- Extract provided -
::::::
HyperbolicAnisotropicEnumerateFunction

class HyperbolicAnisotropicEnumerateFunction(*args)

Hyperbolic and anisotropic enumerate function.

Available constructors:

HyperbolicAnisotropicEnumerateFunction(dim)

HyperbolicAnisotropicEnumerateFunction(dim, q)

HyperbolicAnisotropicEnumerateFunction(weight)

HyperbolicAnisotropicEnumerateFunction(weight, q)

Parameters:
dimint

Dimension of the EnumerateFunction. dim must be equal to the dimension of the OrthogonalBasis.

qfloat

Correspond to the q-quasi norm parameter.

Default value is q = 0.4.

weightsequence of float

Weights of the indices in each dimension.

Default value is w_i = 1 for any i.

Methods

getBasisSizeFromTotalDegree(maximumDegree)

Get the basis size corresponding to a total degree.

getClassName()
::::::
- Requirements -
1. In the enumerate function documentation, restate the paragraph beginning "Dimension of the EnumerateFunction" more briefly.
2. Translate this sentence from the enumerate function documentation into French: "Get the basis size corresponding to a total degree."
The data that comes next is separate from the enumerate function documentation.
::::::
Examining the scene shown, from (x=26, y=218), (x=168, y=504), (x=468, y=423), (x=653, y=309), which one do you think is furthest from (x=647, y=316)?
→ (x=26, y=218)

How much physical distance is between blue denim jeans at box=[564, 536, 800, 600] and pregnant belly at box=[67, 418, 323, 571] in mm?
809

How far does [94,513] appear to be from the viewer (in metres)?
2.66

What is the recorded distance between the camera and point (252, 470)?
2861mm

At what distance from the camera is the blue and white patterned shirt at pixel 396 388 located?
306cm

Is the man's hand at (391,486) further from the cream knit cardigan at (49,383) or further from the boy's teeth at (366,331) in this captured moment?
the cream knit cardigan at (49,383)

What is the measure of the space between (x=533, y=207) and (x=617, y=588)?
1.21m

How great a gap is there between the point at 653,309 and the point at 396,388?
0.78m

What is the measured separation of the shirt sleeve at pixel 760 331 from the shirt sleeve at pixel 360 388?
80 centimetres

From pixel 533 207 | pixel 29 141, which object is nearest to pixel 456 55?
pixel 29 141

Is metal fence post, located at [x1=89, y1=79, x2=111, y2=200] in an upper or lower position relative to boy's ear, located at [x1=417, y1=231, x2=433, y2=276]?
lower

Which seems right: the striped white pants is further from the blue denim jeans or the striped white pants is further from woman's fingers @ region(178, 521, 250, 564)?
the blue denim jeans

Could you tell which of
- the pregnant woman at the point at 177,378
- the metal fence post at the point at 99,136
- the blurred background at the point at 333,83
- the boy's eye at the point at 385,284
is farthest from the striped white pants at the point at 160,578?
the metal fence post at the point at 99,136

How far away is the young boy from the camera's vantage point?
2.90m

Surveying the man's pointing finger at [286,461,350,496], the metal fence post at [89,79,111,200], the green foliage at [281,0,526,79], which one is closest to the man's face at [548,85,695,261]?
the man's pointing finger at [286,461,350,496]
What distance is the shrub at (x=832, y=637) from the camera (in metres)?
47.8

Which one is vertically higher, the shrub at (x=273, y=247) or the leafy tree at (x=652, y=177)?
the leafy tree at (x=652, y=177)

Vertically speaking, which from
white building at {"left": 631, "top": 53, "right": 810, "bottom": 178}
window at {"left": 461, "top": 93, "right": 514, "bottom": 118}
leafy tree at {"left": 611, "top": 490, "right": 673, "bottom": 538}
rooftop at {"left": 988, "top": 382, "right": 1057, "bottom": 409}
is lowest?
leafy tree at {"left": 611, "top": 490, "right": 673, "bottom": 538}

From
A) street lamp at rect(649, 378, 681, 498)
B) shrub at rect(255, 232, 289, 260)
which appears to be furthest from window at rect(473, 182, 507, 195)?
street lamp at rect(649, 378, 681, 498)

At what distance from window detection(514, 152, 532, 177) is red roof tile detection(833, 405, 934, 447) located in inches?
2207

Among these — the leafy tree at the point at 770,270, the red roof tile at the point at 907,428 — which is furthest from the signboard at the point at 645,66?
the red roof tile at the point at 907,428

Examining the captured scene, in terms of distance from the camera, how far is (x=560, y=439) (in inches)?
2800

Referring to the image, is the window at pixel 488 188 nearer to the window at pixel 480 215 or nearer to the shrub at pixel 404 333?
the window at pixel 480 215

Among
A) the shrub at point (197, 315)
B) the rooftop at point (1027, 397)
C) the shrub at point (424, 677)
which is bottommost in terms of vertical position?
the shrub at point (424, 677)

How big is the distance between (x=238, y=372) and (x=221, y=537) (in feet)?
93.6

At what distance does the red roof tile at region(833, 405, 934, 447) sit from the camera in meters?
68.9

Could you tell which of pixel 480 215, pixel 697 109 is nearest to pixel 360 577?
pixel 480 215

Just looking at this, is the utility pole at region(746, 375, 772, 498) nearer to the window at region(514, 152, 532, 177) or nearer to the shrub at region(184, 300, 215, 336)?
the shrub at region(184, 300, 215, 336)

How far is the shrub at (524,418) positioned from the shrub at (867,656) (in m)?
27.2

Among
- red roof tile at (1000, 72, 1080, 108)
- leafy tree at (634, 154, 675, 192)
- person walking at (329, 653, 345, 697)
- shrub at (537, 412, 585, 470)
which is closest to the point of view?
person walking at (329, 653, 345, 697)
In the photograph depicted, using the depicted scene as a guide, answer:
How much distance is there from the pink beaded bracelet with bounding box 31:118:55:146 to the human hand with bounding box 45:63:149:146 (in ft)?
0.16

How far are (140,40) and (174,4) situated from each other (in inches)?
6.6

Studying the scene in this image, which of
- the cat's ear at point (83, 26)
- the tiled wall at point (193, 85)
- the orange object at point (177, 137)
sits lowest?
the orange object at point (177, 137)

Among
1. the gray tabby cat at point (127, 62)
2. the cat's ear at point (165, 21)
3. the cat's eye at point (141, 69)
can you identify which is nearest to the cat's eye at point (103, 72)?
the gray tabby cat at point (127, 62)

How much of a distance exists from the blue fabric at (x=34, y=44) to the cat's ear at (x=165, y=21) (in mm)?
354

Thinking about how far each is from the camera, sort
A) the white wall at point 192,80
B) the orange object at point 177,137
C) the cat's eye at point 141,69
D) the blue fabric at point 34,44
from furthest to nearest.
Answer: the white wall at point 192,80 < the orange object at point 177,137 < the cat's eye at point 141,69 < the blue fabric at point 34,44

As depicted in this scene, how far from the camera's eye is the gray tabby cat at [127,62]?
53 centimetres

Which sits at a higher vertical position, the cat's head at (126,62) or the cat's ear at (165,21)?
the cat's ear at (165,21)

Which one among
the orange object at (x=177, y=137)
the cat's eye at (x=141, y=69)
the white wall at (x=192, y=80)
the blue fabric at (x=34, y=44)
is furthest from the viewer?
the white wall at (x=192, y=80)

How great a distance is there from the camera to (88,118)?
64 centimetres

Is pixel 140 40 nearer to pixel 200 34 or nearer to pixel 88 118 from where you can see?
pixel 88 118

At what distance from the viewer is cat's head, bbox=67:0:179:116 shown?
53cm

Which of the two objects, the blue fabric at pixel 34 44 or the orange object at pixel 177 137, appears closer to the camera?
::::::
- The answers -
1. dim sets the EnumerateFunction's dimension and must match the OrthogonalBasis dimension.

2. Obtenir la taille de la base correspondant à un degré total.